DATA SHOWN:
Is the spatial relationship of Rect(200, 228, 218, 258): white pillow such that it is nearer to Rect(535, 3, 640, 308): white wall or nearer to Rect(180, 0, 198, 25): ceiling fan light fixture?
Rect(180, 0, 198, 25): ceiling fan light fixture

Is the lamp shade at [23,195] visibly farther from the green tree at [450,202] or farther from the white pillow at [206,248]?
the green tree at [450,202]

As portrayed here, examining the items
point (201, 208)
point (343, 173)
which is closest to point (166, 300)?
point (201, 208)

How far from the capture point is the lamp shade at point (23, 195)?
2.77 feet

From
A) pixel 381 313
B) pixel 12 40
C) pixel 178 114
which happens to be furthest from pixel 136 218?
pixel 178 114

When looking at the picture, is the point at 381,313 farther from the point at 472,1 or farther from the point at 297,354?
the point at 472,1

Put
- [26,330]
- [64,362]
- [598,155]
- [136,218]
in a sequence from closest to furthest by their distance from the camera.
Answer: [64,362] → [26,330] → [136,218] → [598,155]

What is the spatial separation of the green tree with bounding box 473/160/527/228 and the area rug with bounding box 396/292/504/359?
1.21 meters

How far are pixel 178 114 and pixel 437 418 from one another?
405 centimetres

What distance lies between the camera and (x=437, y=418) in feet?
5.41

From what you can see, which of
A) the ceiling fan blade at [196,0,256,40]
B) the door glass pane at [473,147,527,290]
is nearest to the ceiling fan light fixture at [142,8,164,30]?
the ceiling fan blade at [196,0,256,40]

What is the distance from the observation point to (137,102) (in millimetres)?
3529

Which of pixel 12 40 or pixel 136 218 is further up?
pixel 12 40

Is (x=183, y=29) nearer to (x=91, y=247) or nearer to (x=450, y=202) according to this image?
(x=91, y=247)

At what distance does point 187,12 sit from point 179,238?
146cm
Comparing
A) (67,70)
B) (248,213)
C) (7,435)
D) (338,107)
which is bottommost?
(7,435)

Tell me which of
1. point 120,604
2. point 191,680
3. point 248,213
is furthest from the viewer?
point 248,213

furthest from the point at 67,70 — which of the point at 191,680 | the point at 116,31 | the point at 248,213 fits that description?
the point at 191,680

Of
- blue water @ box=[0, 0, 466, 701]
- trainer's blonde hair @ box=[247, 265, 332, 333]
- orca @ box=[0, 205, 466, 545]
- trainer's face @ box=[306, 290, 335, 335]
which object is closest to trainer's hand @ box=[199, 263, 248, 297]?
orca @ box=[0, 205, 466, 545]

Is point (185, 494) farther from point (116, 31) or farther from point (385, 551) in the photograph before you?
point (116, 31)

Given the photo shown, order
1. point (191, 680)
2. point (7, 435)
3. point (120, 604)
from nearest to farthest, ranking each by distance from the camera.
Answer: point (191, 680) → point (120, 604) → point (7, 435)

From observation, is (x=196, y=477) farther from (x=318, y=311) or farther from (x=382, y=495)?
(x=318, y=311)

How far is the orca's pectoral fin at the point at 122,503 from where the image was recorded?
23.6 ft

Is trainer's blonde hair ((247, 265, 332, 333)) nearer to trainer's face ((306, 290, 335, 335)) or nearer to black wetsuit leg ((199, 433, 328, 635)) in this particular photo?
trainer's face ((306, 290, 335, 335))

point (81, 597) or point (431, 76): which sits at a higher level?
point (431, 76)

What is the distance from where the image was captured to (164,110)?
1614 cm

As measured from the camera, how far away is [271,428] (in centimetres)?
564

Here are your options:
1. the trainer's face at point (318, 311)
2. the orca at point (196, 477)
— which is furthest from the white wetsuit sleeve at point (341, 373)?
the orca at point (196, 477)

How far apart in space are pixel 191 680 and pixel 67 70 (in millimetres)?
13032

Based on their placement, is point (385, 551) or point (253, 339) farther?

STATED GOAL: Copy out the entire listing above, line for line, with no changes.

ANSWER TO THIS TASK:
Is the spatial relationship of Rect(200, 228, 218, 258): white pillow such that it is nearer to Rect(535, 3, 640, 308): white wall or nearer to Rect(180, 0, 198, 25): ceiling fan light fixture?
Rect(180, 0, 198, 25): ceiling fan light fixture

Is the lamp shade at [23,195] visibly farther from the green tree at [450,202] or farther from the white pillow at [206,248]?
the green tree at [450,202]

As portrayed here, examining the items
point (201, 208)
point (343, 173)
which is closest to point (166, 300)?
point (201, 208)

How far from the capture point is the lamp shade at point (23, 195)?
2.77 feet

From
A) pixel 381 313
B) pixel 12 40
C) pixel 178 114
which happens to be furthest from pixel 136 218?
pixel 178 114

When looking at the picture, is the point at 381,313 farther from the point at 472,1 or farther from the point at 297,354?
the point at 472,1

Put
- [26,330]
- [64,362]
- [598,155]
- [136,218]
in a sequence from closest to furthest by their distance from the camera.
Answer: [64,362] → [26,330] → [136,218] → [598,155]

What is the spatial separation of the green tree with bounding box 473/160/527/228 and the area rug with bounding box 396/292/504/359?
1.21 meters

How far are pixel 178 114 and pixel 437 418 from one another?
405 centimetres

What distance lies between the camera and (x=437, y=418) in feet?
5.41

From what you can see, which of
A) the ceiling fan blade at [196,0,256,40]
B) the door glass pane at [473,147,527,290]
is nearest to the ceiling fan light fixture at [142,8,164,30]?
the ceiling fan blade at [196,0,256,40]

What is the distance from the observation point to (137,102) (in millimetres)?
3529

Which of pixel 12 40 or pixel 136 218 is further up?
pixel 12 40

Is (x=183, y=29) nearer to (x=91, y=247) or nearer to (x=450, y=202) according to this image?
(x=91, y=247)

At what distance does point 187,12 sit from point 179,238?
146cm
Comparing
A) (67,70)
B) (248,213)
C) (7,435)
D) (338,107)
which is bottommost?
(7,435)

Tell me which of
1. point 120,604
2. point 191,680
3. point 248,213
is furthest from the viewer?
point 248,213

furthest from the point at 67,70 — which of the point at 191,680 | the point at 116,31 | the point at 248,213 fits that description?
the point at 191,680

Of
- blue water @ box=[0, 0, 466, 701]
- trainer's blonde hair @ box=[247, 265, 332, 333]
- orca @ box=[0, 205, 466, 545]
- trainer's face @ box=[306, 290, 335, 335]
which object is closest to trainer's hand @ box=[199, 263, 248, 297]?
orca @ box=[0, 205, 466, 545]

Is point (185, 494) farther from point (116, 31) or farther from point (385, 551) in the photograph before you?
point (116, 31)

Given the photo shown, order
1. point (191, 680)
2. point (7, 435)
3. point (120, 604)
from nearest to farthest, ranking each by distance from the camera.
Answer: point (191, 680) → point (120, 604) → point (7, 435)

From observation, is (x=196, y=477) farther from (x=318, y=311) or farther from (x=382, y=495)?
(x=318, y=311)

How far is the orca's pectoral fin at the point at 122,503 from where the image was recorded?
23.6 ft

Is trainer's blonde hair ((247, 265, 332, 333)) nearer to trainer's face ((306, 290, 335, 335)) or nearer to black wetsuit leg ((199, 433, 328, 635)) in this particular photo?
trainer's face ((306, 290, 335, 335))

point (81, 597) or point (431, 76): which sits at a higher level?
point (431, 76)

What is the distance from where the image was captured to (164,110)?
1614 cm

As measured from the camera, how far away is [271,428] (in centimetres)?
564

Here are your options:
1. the trainer's face at point (318, 311)
2. the orca at point (196, 477)
— which is furthest from the white wetsuit sleeve at point (341, 373)?
the orca at point (196, 477)

How far apart in space are pixel 191 680 and pixel 67 70 (in millimetres)?
13032

Based on their placement, is point (385, 551) or point (253, 339) farther?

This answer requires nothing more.